She said the state is investigating more than 30 cases of non-citizens casting ballots in the state, including one Henry County woman who believed she was eligible to vote and cast ballots in 2004 and 2006. The woman is Jamaican and in the country legally, but is not a citizen. She reported the vote herself.
Handel’s office said she is still considering options, including suing the Justice Department in federal court. In a post to her Twitter account Monday morning, Handel was direct: “If they think that we’re not going to fight for this, they’re wrong.”
The process of verifying voters’ identity and citizenship was criticized first last fall by then-Sen. Barack Obama’s presidential campaign. The campaign asked the Justice Department to decide whether the system needed to be pre-cleared under Section 5 of the Voting Rights Act, which requires Georgia and other states to have changes to voting laws approved. A federal lawsuit was filed and Justice agreed the rules should be reviewed. While the state was victorious in fending off an injunction for the system, the judge ruled that Justice should review the process.
Elise Shore, regional counsel for the Mexican-American Legal Defense and Educational Fund, one of the groups who sued over the system, said Justice’s objection was heartening.
It “recognizes that the state of Georgia has attempted to disenfranchise not only Latino citizens, but Asian-American and African-American citizens as well,” Shore said.
Shore was busy Monday. She responded to Justice’s ruling as she stood on the state Capitol steps for a news conference announcing a national push for comprehensive immigration reform. The Georgia chapter of the national Reform Immigration for America campaign called on Washington to enact a “practical, workable solution” that’s based on “the rule of law” and “earned citizenship,” said Jerry Gonzalez, president of the Georgia Association of Latino Elected Officials.
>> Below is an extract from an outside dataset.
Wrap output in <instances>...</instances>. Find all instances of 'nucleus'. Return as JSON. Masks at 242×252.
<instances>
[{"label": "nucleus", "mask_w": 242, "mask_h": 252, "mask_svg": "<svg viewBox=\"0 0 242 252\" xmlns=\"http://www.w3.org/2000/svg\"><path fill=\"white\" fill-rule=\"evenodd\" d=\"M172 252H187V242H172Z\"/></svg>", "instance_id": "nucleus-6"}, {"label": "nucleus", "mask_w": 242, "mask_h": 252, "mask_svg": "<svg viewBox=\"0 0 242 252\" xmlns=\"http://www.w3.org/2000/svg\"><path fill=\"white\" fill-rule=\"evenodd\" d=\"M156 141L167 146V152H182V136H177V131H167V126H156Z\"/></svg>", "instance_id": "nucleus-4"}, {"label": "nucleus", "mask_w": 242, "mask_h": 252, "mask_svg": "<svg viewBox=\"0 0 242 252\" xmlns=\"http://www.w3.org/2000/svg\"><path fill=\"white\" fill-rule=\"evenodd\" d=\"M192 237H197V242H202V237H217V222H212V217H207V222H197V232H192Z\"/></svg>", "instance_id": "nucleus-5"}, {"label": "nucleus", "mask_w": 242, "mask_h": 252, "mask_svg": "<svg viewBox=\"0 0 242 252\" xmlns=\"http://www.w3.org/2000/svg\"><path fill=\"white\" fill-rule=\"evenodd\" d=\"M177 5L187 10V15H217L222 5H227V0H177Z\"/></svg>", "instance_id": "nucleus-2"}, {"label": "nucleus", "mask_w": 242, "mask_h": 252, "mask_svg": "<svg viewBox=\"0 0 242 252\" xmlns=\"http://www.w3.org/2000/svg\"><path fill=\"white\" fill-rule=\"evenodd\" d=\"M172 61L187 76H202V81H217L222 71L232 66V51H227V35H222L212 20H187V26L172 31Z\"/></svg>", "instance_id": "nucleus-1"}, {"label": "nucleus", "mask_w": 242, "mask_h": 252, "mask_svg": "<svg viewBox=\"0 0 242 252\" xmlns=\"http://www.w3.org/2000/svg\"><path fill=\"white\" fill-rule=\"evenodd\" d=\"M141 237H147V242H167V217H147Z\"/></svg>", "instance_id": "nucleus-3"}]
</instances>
Similar events were held in more than 30 cities Monday in advance of a three-day campaign summit beginning Wednesday in Washington.
But the call for reform from these groups is dubious, critics said. D.A. King, a Marietta-based illegal immigration opponent, watched the news conference and said it was “the same old mindless propaganda. The agenda is open borders,” he said.
King also was critical of the Justice Department ruling on Handel’s verification system.
“With the present administration, I am saddened, but not surprised,” King said.
But U.S. Rep. John Lewis (D-Ga.), a veteran of the Civil Rights Movement that spawned the Voting Rights Act, said the system of citizenship checks was “an attempt to take us back to another dark period in our history when people were denied access to the ballot box simply because of their race or nationality.”